Sustainability remains high on the agenda of Dutch businesses. The same applies to companies in the food industry. At the same time, challenges are increasing. High energy prices, grid congestion, and policy uncertainty are putting plans under pressure. Even so, the willingness to invest remains strong. Two-thirds of companies now see sustainable investments as a driver of innovation and competitiveness. This is evident from ING’s annual survey.

Sustainability increasingly embedded in policy

At 66 percent of companies, sustainability is now embedded in their business strategy. This is the highest level since ING launched the survey seven years ago. Nearly three-quarters expect to further step up their sustainability efforts in 2026.

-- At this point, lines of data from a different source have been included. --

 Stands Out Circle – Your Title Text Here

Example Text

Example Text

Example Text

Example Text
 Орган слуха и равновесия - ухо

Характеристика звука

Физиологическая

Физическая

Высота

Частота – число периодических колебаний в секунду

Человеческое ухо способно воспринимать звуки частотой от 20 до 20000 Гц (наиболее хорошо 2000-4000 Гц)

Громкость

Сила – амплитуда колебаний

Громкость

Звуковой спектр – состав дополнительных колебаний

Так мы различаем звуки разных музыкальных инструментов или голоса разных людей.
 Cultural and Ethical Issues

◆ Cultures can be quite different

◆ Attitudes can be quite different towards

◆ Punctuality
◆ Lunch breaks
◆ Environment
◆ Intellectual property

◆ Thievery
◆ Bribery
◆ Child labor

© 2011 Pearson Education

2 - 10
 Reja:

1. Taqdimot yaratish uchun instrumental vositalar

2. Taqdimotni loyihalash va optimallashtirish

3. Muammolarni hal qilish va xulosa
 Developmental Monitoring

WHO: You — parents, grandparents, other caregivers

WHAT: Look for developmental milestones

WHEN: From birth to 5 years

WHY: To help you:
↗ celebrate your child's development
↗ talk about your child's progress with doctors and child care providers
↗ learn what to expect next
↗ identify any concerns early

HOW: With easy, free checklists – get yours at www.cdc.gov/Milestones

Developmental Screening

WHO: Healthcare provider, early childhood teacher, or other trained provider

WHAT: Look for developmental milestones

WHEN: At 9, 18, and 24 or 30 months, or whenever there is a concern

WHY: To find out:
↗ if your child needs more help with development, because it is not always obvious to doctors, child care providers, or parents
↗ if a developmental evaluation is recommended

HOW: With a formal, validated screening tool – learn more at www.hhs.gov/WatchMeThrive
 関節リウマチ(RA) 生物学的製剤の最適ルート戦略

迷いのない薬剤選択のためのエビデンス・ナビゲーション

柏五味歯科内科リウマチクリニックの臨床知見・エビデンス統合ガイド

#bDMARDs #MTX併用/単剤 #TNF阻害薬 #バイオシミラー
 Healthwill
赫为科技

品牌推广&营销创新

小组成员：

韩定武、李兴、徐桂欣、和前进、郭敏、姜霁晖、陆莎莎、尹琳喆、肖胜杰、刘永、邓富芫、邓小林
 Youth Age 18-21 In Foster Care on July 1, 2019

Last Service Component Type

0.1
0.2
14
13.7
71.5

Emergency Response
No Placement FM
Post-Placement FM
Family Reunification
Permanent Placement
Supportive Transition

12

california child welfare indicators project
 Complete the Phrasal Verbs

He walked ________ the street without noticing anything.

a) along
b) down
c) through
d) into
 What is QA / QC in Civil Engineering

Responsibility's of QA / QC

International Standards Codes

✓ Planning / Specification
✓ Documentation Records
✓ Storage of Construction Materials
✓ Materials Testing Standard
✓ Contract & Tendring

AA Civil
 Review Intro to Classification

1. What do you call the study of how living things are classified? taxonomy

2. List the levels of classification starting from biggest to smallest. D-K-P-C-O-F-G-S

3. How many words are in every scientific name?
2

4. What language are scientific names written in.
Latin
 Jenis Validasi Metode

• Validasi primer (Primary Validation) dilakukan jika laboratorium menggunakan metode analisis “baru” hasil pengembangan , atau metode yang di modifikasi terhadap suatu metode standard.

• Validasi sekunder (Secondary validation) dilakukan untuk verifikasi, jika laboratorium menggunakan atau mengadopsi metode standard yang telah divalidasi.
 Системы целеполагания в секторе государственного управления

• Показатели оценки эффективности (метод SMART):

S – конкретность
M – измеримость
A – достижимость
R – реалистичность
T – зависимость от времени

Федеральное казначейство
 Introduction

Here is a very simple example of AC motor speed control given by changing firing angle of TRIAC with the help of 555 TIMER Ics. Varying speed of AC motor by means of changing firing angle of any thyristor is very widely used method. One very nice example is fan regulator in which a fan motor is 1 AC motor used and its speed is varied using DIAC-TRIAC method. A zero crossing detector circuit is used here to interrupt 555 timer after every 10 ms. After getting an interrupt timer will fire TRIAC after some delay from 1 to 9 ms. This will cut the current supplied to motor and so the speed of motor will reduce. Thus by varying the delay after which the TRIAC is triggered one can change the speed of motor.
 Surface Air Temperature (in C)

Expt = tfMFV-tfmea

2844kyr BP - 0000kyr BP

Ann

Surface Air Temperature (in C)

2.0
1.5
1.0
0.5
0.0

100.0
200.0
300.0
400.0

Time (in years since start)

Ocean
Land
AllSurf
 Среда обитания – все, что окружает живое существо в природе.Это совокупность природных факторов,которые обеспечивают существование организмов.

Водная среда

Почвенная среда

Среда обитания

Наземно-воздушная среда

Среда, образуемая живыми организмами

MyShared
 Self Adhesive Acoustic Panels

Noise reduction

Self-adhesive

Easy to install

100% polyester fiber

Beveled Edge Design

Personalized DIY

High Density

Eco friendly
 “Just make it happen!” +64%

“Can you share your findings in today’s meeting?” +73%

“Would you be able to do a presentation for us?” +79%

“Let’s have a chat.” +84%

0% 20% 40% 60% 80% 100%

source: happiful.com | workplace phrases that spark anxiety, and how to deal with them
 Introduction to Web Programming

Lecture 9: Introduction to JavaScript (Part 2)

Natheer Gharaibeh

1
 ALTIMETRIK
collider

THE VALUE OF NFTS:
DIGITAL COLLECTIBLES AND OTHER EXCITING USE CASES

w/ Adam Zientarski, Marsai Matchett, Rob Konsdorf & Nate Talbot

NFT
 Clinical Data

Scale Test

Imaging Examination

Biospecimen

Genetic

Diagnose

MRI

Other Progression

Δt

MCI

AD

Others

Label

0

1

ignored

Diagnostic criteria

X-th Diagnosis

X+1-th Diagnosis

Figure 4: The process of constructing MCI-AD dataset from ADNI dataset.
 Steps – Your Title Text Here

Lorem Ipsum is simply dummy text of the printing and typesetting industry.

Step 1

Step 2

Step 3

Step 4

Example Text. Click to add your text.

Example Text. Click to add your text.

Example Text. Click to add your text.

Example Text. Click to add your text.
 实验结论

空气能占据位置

Investments are primarily driven by companies’ own sustainability strategies. Reducing energy costs and complying with laws and regulations also play an important role. As a result, sustainability is increasingly viewed as a way to strengthen a company’s competitive position. Laurens de Vos, Director of Business Banking at ING Netherlands, says: “We are seeing sustainability investments accelerate because companies want to reduce their dependence on energy and lower high energy costs.”

Energy costs and grid capacity hold back plans

Concerns about the feasibility of sustainability plans are growing. According to 41 percent of companies, geopolitical developments, high energy prices, and inflation are putting pressure on both sustainability initiatives and day-to-day operations.

Limited capacity on the electricity grid is also becoming an increasing bottleneck. In addition, a large group of entrepreneurs expects international tensions to lead to higher inflation and interest rates. This has implications for the financing of sustainability projects.

Fewer subsidies available

Nearly eight out of ten companies consider sustainability essential. In addition, 91 percent see it as an important contribution to the strategic autonomy of the Netherlands and Europe. More than half describe sustainability as important or even essential for attracting employees.

Most investments are financed through companies’ own resources. This applies to 45 percent of businesses. Bank financing and leasing account for 25 percent. Only 14 percent make use of subsidies. A year earlier, that figure still stood at 26 percent.

According to ING, changing policies and the phase-out of subsidies are making it more difficult to plan long-term investments.